Poursuivez la chronique sur le match du Lausanne Hockey Club à Rapperswil en reprenant juste après sa dernière phrase.

*TEXTE À ÉTUDIER*
◆ ◆ ◆ ◆ ◆

Pas de Rappi pour le cirque du sommeil

Alors que la saison régulière le long pensum qui mène aux playoffs (ou pas) touche à sa fin, on se félicite d’avoir vécu #UneSaisonUnique du côté du Lausanne Hockey Club. En effet, par définition, ce genre d’occurrence ne se produit généralement qu’une fois, Dieu soit loué. On s’envoie également de grandes tapes dans le dos en pensant que, contrairement à une série de rencontres de championnat face à Fribourg, il ne sera possible de perdre que 4 matches consécutifs en cas de qualification improbable pour les séries finales. Avant de disserter sur ce funeste destin, Carton-Rouge se devait de terminer son année hockeyistique comme il l’avait débutée : dans un lieu des plus improbables. Après avoir ouvert les feux à Yverdon en septembre, c’est donc à la St. Galler Kantonalbank Arena de Rapperswil que nous nous retrouvons six mois plus tard pour vous conter fleurette. Retour sur un bouquet final qui promettait un duel à fleur de peau entre deux candidats au… euh enfin deux formations qui ne comptaient pas se laisser cueillir à froid.

◆ ◆ ◆ ◆ ◆

*DONNÉES*
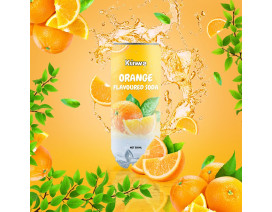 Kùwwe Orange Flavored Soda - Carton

◆ ◆ ◆ ◆ ◆

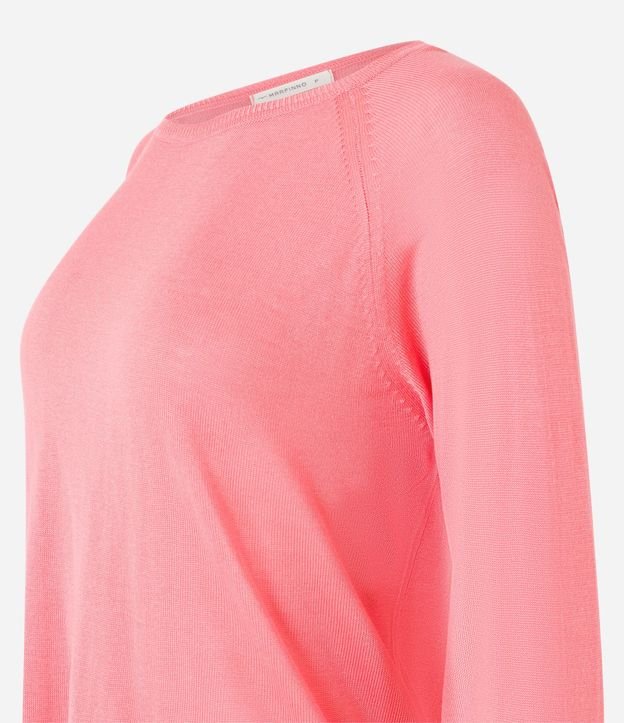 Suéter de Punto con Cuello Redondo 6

◆ ◆ ◆ ◆ ◆

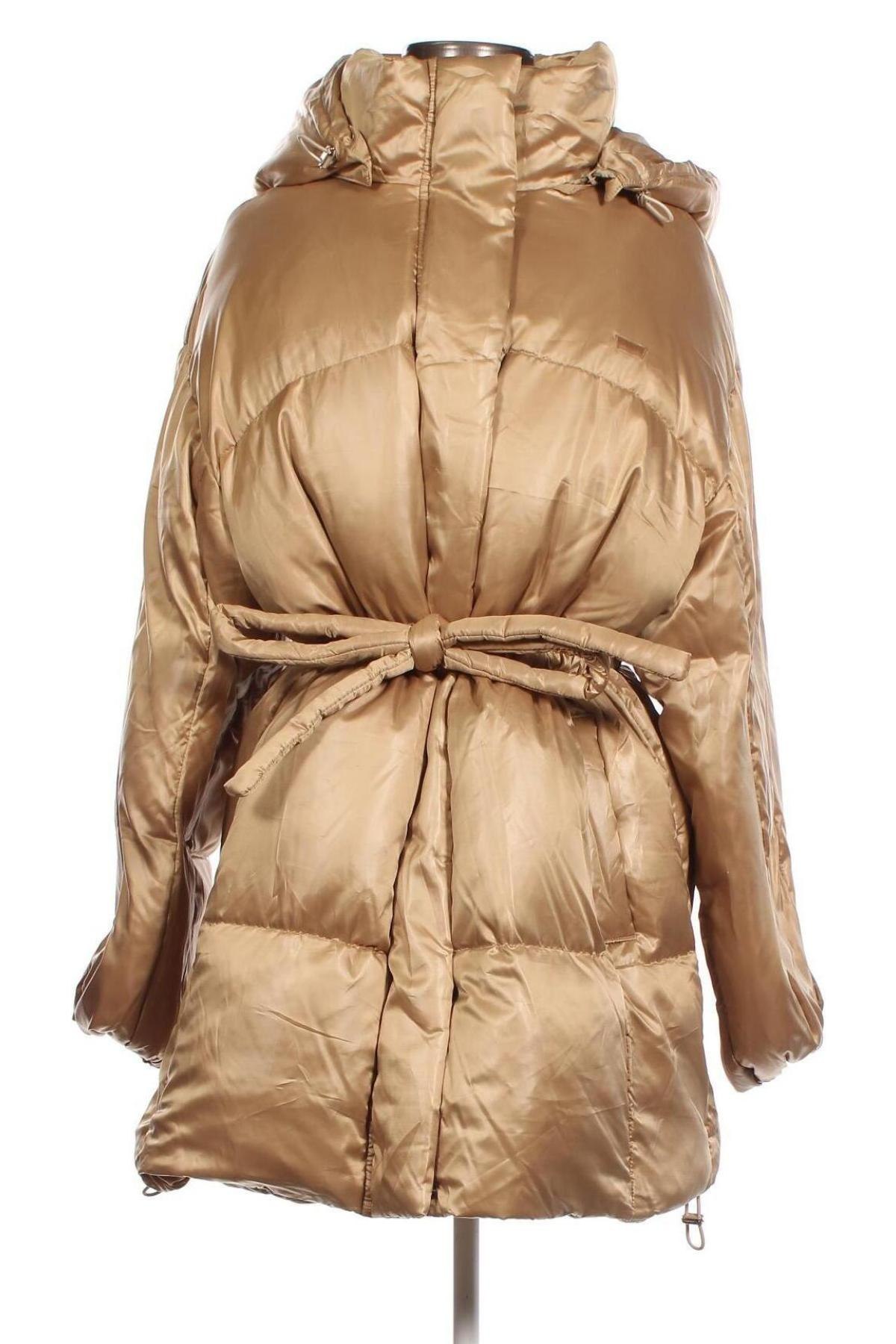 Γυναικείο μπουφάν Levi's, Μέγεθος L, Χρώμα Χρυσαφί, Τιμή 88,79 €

◆ ◆ ◆ ◆ ◆

*PRODUCTION*
Le contexte

C’est le cœur léger que nous avons fait le voyage vers la Goldküste. En effet, tout était rentré dans l’ordre mercredi dernier déjà, bien avant notre départ de la capitale olympique. Patrick de Preux étant intervenu sur le forum de discussion le plus influent de la galaxie pour calmer ses claviers les plus acerbes, il n’y avait plus aucune raison de gamberger sous les casques vaudois. Même après avoir plagié le scénario du film le plus répétitif de la carrière de Bill Murray pour la sixième ET DERNIÈRE FOIS (pardon, caps lock s’est encore coincé) de la saison la veille. Même après s’être rendus responsables de plus d’un quart (!) des points volés braqués glânés de manière on ne peut plus méritoire par Gottéron (17/64 au soir du 18 février). L’inflexible Ville Peltonen et ses braves et ô combien disciplinés soldats de plomb allaient faire un malheur dans la périphérie saint-galloise, on en était convaincu. La mort de Larry Tesler, inventeur du salvateur CTRL+C / CTRL+V, annoncée en ce même mercredi semblait d’ailleurs marquer la fin des scénarios vus et revus pour les Lions de manière on ne peut plus définitive. Dans la plus pure mauvaise foi qui nous caractérise, on ignore évidemment sciemment la troisième défaite en quatre matches face à Bienne la veille de la partie qui nous occupe qui est aussi la cinquième en six rencontres pour le LHC et la quatrième déconvenue de suite à domicile.

Le bataillon vaudois se rapproche du front.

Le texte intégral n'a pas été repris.